Most bills are on dd but I monitor it and remember to pay for milk, child care and any school/activity stuff.

I don't know what to do about it. I refuse to pack for him and if it's logical I expect him to pack for children too (he's off Fridays and i am not so makes sense if we are going to see someone for the weekend) but then have to bite my tongue at hopeless mismatch of tops and bottoms, no hairbrush, etc etc.

Aargh! He is a decent bloke and will DO stuff, but only if I ask, remind, remind again and then do the big taped sign as described up thread. By which time isn't it just easier to do myself? But that's enabling, I know, I know.

I think I should read Wifework, will it just make me angry though?

CailinDana Sat 12-Jan-13 09:50:48

Great response rain, thanks. I totally get what you're saying, and I agree that it's really off to blame women entirely for this problem.

It's going to seem like I'm blaming again (sorry) but a thing that struck me is that you say "I still get resistance, sulking and arguments about the division of labour" - is that from your DH? As in, he sulks if you suggest he should take on more? Because again, that is something I absolutely would not put up with. DH did do it somewhat at the start of our relationship but something I said a few times is "Either you can be single and do without my nagging, or you can be in a relationship and pull your weight. I will not put up with sulking. We are both responsible for these things and you simply cannot refuse to get involved because as far as I'm concerned that means you don't want to be in a relationship. Is that what you want?"

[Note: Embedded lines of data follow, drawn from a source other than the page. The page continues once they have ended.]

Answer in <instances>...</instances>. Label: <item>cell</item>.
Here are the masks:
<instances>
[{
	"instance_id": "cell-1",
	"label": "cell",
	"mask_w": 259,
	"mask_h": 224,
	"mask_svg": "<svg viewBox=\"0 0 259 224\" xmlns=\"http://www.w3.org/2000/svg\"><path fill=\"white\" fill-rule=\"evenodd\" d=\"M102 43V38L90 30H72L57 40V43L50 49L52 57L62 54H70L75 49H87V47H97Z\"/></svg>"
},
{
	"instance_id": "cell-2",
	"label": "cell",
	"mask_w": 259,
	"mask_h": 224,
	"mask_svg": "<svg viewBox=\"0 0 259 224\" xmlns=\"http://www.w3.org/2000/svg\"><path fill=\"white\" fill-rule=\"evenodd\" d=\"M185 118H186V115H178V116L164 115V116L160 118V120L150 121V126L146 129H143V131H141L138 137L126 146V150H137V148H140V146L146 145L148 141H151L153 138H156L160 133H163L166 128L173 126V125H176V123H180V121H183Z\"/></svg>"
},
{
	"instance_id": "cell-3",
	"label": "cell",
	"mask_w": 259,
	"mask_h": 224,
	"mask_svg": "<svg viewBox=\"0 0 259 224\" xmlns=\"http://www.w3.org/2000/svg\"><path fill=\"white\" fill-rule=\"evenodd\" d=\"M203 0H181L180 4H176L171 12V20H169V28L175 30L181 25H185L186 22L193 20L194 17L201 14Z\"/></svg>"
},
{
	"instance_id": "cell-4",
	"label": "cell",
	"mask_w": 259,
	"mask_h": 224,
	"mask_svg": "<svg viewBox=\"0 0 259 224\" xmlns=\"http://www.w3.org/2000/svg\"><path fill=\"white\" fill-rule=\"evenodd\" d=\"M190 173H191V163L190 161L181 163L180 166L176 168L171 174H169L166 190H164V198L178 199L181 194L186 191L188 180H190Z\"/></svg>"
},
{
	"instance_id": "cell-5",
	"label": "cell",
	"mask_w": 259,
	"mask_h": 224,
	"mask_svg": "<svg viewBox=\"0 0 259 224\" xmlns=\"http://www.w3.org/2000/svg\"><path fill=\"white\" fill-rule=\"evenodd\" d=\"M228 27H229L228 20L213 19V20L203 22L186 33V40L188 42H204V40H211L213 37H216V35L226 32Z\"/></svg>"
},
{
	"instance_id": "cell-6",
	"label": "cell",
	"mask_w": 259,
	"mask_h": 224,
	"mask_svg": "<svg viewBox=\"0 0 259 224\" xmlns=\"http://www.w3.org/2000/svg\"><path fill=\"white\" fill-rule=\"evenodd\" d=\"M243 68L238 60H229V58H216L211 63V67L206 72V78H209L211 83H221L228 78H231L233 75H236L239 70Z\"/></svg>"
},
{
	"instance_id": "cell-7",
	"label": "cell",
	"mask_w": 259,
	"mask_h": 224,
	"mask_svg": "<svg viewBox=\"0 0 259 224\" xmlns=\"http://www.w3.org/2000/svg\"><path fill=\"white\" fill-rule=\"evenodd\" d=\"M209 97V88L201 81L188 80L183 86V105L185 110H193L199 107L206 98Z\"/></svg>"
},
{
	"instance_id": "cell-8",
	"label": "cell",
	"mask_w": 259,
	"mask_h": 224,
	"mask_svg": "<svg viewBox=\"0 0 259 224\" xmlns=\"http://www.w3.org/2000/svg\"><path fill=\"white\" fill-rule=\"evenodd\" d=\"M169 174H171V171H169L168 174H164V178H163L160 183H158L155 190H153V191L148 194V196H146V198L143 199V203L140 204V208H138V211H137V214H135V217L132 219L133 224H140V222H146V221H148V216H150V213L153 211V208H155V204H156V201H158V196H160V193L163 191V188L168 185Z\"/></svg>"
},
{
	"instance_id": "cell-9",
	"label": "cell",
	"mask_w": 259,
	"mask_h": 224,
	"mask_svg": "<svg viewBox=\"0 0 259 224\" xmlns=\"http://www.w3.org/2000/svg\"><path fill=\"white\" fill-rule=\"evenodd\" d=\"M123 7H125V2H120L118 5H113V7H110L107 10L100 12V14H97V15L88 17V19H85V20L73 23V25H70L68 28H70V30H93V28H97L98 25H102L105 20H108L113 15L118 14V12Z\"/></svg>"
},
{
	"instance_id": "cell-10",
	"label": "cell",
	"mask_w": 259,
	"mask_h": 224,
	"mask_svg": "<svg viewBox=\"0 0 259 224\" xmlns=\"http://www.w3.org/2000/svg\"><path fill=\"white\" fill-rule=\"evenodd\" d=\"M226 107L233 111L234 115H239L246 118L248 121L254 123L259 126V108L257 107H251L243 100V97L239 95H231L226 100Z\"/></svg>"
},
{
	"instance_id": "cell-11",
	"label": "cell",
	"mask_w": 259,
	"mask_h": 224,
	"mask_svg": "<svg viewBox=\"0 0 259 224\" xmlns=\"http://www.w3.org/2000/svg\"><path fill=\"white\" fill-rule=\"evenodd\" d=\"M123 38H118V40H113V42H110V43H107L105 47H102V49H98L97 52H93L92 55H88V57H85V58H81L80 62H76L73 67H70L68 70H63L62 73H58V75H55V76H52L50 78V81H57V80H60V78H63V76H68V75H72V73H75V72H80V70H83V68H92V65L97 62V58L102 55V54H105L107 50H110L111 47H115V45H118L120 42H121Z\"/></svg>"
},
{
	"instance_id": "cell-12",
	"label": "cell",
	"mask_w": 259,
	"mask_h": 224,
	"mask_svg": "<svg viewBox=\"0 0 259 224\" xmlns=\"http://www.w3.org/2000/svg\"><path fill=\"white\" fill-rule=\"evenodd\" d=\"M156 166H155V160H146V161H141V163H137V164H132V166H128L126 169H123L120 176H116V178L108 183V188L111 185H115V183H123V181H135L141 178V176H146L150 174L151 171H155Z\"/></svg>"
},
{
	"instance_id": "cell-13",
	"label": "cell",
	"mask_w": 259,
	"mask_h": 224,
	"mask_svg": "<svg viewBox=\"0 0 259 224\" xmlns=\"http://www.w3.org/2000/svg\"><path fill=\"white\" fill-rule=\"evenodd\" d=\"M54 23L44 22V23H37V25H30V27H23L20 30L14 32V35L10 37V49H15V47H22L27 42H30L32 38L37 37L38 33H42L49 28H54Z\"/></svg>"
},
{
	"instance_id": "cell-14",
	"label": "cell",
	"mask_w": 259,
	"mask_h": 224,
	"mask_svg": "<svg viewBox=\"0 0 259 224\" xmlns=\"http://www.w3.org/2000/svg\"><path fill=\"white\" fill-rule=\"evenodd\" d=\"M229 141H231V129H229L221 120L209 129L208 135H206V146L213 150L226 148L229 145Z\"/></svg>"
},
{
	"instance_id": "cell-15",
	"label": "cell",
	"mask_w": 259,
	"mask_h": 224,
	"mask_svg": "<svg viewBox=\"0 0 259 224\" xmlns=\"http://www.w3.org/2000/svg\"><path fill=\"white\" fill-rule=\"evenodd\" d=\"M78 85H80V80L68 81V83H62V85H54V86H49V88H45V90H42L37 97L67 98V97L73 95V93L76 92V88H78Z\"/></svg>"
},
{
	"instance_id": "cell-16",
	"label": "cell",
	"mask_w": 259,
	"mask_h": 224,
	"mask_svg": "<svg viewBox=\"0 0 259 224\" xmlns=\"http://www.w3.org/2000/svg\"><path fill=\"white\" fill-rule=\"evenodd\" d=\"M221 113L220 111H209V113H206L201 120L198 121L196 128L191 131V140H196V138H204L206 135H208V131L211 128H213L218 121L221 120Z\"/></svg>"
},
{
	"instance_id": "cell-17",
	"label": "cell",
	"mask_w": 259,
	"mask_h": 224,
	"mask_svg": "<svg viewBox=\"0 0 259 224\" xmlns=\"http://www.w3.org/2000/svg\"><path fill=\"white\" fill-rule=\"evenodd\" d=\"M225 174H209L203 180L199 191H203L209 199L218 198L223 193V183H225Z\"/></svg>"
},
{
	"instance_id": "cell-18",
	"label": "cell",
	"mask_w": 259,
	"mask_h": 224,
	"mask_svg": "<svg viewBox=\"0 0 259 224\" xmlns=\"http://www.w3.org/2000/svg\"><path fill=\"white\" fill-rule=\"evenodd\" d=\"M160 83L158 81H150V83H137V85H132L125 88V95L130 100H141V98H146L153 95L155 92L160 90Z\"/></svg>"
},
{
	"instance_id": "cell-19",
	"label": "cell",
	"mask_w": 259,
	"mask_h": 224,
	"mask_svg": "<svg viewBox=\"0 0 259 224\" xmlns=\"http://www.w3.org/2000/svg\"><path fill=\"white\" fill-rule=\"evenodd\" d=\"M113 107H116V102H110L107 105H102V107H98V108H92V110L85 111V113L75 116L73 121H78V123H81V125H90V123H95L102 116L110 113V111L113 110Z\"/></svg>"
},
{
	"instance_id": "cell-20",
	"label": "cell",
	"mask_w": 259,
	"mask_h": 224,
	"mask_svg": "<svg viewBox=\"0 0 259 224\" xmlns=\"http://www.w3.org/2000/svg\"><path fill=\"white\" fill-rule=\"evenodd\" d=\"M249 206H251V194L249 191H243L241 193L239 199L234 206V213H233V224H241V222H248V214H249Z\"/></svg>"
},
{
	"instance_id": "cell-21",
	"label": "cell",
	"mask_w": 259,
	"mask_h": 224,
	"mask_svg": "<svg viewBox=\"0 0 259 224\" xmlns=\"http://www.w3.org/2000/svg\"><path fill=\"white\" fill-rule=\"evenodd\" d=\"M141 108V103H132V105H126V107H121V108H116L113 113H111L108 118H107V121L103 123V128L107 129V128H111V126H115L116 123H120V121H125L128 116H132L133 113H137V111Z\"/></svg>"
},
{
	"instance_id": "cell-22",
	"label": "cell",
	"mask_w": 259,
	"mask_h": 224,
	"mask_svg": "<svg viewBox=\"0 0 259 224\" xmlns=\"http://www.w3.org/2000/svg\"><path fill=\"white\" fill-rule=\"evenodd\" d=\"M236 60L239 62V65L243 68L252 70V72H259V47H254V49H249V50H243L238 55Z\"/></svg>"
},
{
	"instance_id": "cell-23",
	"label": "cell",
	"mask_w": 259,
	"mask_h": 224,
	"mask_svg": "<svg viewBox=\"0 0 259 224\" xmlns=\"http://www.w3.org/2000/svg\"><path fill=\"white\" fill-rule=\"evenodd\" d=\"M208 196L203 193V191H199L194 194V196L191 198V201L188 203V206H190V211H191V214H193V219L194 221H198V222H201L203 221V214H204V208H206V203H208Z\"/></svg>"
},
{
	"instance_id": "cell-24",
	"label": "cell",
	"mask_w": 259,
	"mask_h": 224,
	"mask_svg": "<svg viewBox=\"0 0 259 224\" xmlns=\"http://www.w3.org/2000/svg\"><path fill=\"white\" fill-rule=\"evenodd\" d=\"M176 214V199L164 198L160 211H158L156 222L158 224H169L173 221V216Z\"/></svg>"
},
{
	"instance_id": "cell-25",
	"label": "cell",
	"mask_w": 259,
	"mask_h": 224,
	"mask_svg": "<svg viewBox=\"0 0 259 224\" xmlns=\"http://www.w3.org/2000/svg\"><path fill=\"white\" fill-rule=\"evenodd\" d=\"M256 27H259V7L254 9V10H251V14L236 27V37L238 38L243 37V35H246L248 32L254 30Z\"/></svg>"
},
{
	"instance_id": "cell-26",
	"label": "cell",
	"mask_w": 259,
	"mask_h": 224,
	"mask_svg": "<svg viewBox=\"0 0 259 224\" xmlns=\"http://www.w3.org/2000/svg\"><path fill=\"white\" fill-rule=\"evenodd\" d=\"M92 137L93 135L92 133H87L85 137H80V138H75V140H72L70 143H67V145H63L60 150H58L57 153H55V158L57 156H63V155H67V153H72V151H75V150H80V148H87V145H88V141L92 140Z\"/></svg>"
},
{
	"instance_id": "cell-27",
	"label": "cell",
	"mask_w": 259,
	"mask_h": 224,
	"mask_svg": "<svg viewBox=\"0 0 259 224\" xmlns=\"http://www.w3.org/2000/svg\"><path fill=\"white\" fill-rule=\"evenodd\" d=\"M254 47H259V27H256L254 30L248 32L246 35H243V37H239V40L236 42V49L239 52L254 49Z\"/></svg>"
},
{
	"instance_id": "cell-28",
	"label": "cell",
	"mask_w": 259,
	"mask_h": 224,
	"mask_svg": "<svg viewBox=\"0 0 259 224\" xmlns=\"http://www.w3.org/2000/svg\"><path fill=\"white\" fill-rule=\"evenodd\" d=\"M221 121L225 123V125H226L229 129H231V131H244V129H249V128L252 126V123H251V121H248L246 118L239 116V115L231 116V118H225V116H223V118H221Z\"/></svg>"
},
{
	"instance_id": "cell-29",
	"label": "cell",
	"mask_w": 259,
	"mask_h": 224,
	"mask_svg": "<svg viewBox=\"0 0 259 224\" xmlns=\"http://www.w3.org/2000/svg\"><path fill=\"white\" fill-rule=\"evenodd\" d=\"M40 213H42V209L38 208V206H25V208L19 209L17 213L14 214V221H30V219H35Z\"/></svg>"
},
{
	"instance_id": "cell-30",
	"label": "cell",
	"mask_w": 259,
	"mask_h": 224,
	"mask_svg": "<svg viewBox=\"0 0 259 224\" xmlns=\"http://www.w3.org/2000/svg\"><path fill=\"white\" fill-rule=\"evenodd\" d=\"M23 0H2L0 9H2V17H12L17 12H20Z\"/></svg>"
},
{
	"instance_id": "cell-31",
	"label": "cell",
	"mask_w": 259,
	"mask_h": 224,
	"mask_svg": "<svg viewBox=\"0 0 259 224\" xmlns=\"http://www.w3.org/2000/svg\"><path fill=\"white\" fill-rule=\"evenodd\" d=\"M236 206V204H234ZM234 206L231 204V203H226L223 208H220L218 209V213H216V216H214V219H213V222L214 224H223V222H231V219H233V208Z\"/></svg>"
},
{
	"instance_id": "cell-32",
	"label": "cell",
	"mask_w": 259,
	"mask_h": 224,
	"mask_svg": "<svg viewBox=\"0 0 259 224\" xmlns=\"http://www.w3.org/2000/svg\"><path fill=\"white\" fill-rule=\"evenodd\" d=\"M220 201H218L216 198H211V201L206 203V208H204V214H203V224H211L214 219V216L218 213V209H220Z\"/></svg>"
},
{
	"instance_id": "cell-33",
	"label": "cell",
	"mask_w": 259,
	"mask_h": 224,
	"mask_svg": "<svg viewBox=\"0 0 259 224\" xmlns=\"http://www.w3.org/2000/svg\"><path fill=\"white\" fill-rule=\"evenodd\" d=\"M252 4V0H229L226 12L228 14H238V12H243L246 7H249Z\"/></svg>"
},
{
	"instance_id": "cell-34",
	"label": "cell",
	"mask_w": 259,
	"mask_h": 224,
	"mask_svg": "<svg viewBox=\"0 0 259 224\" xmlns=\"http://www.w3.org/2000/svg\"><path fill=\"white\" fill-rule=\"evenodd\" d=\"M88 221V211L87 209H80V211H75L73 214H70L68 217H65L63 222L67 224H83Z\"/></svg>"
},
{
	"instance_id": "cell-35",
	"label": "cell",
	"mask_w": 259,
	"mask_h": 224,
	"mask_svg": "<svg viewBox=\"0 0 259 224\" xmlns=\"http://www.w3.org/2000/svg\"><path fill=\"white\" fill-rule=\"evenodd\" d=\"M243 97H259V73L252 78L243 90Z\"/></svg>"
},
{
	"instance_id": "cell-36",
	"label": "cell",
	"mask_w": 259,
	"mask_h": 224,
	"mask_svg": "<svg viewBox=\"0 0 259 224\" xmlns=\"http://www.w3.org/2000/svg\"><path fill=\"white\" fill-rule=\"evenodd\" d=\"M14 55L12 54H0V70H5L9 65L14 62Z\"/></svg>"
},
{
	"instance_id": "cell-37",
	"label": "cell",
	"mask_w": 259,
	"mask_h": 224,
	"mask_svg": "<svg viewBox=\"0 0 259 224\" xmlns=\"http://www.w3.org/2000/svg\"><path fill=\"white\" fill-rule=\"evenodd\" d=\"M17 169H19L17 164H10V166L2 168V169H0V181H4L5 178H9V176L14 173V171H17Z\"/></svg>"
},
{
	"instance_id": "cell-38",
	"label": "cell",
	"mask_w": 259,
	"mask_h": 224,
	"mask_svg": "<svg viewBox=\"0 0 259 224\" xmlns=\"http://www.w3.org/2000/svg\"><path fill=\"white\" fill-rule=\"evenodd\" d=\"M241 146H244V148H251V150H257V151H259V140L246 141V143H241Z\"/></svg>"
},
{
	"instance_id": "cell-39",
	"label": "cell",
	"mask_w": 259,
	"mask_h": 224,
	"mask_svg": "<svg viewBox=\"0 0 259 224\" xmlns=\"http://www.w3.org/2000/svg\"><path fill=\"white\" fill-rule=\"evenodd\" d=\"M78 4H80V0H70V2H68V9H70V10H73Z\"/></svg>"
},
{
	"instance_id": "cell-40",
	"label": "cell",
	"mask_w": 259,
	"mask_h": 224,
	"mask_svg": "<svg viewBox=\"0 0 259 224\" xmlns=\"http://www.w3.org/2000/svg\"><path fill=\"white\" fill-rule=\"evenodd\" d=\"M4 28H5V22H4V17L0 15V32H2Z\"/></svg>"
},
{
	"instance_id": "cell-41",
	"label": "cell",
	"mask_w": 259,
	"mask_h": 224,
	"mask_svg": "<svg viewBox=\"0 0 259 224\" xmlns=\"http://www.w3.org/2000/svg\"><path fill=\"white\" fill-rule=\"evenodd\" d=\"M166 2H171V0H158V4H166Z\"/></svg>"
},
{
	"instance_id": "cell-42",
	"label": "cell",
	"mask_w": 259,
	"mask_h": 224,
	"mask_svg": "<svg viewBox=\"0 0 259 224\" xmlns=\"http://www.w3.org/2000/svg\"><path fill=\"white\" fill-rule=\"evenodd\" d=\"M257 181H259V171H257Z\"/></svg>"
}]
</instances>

I know it sounds harsh but I wouldn't stay with someone who would get me into debt and not deal with household stuff - it would make me lose respect for him entirely. Genuine mistakes I can totally understand and forgive but persistent avoidance of responsibility is real dealbreaker in my book. By staying, and by sorting it out, you are tacitly saying that it's ok for him to fuck up in such a huge way, that you'll just put up with it, and deal with it. If it's not ok then you need to make that absolutely clear.

BadPoet Sat 12-Jan-13 09:51:26

rainrain - yes. Perfectly articulated, thank you. I may even read that to my husband.

BadPoet Sat 12-Jan-13 09:58:52

Cailin - how do you distinguish between a genuine mistake and persistent avoidance of responsibility? My husband doesn't believe he shouldn't have to do it - he just has proven to be crap at it time and again, making mistakes that scare me but I forgive. I am not naturally organised, I think I have trained myself into it. He seems unable to do this.